- [Source data]:
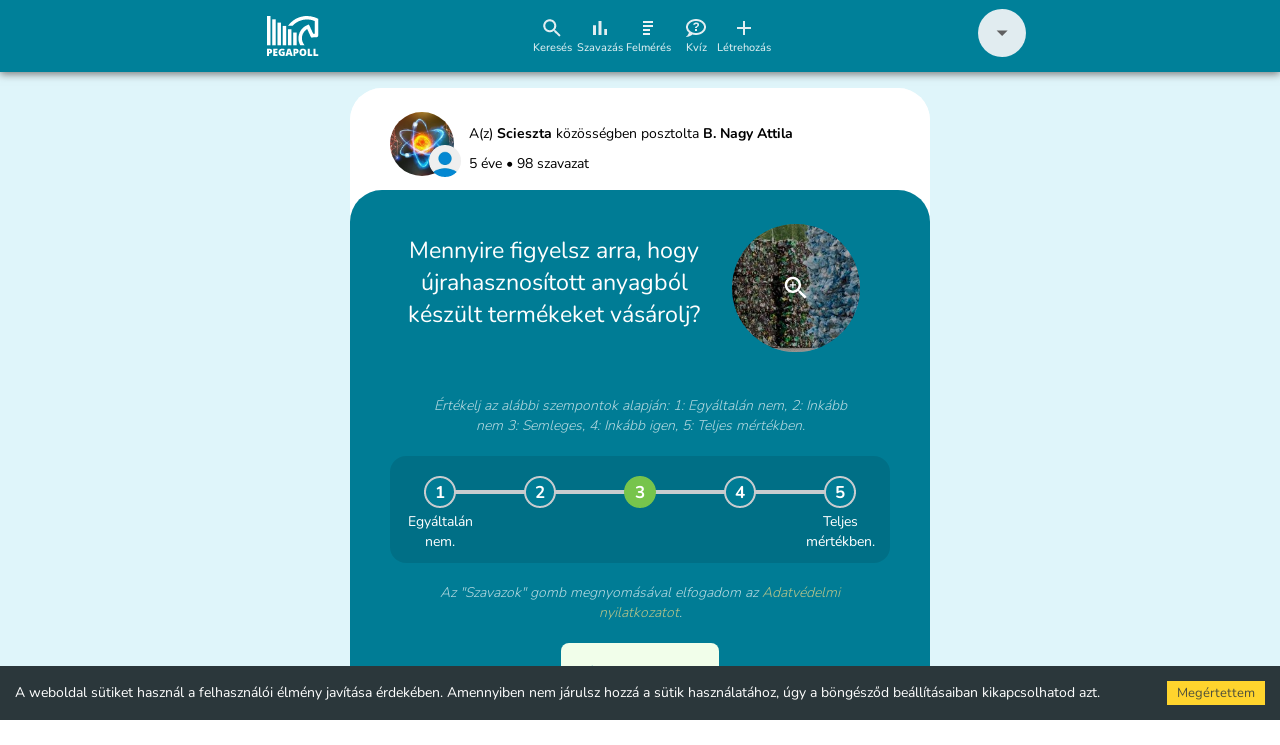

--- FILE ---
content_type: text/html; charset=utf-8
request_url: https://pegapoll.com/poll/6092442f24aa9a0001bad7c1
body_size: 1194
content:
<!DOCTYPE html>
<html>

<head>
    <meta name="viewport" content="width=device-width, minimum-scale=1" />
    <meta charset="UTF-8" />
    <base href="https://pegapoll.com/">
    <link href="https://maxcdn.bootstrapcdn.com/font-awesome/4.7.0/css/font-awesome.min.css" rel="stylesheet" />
==
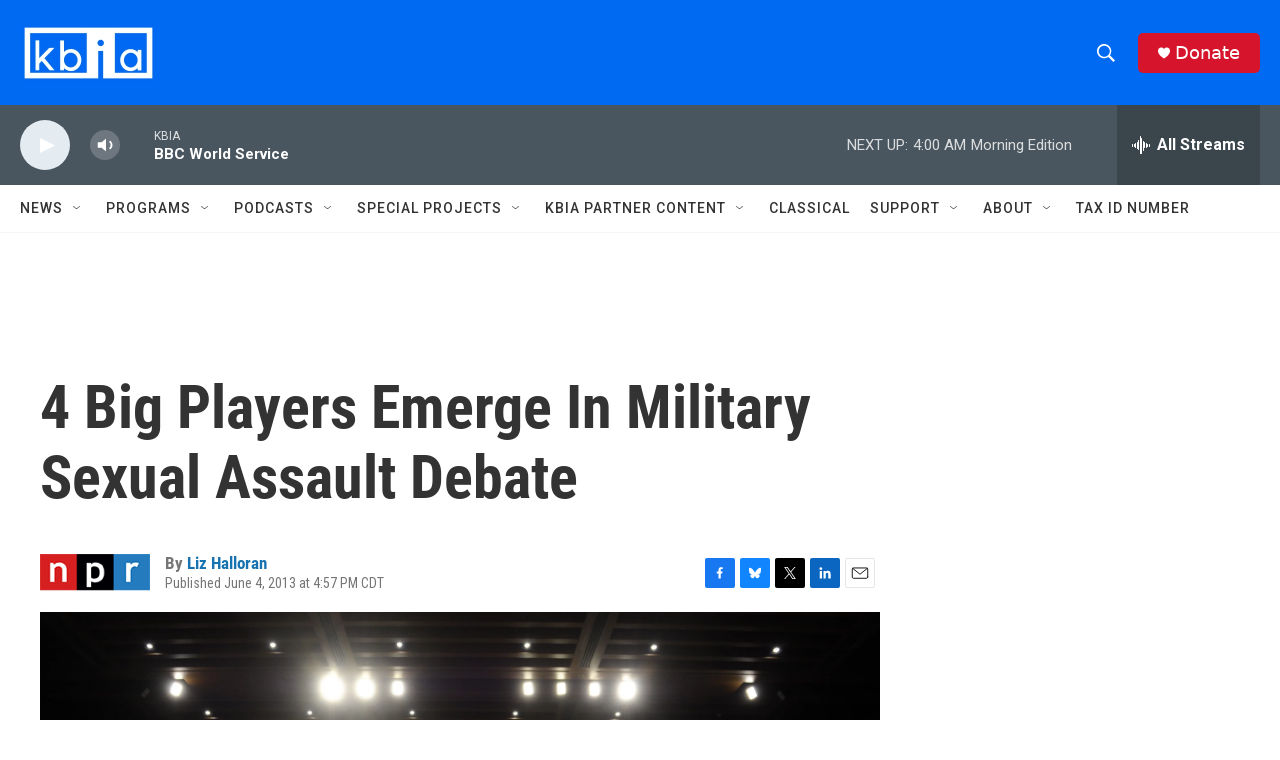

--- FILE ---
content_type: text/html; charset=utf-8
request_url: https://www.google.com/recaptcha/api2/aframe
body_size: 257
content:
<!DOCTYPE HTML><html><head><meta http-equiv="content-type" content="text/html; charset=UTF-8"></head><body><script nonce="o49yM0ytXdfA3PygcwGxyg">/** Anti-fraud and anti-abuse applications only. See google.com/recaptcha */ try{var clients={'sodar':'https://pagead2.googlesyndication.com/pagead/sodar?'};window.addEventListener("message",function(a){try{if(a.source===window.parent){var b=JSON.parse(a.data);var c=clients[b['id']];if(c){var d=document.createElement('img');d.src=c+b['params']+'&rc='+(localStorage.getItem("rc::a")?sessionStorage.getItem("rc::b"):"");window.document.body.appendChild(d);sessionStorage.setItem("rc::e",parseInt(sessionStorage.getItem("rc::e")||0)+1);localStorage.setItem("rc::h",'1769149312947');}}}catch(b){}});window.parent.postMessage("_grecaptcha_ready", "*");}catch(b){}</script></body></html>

- [What this task involves]:
If a line in the records contains the word "pegapoll", copy it out.

- [Answer area]:
request_url: https://pegapoll.com/poll/6092442f24aa9a0001bad7c1
    <base href="https://pegapoll.com/">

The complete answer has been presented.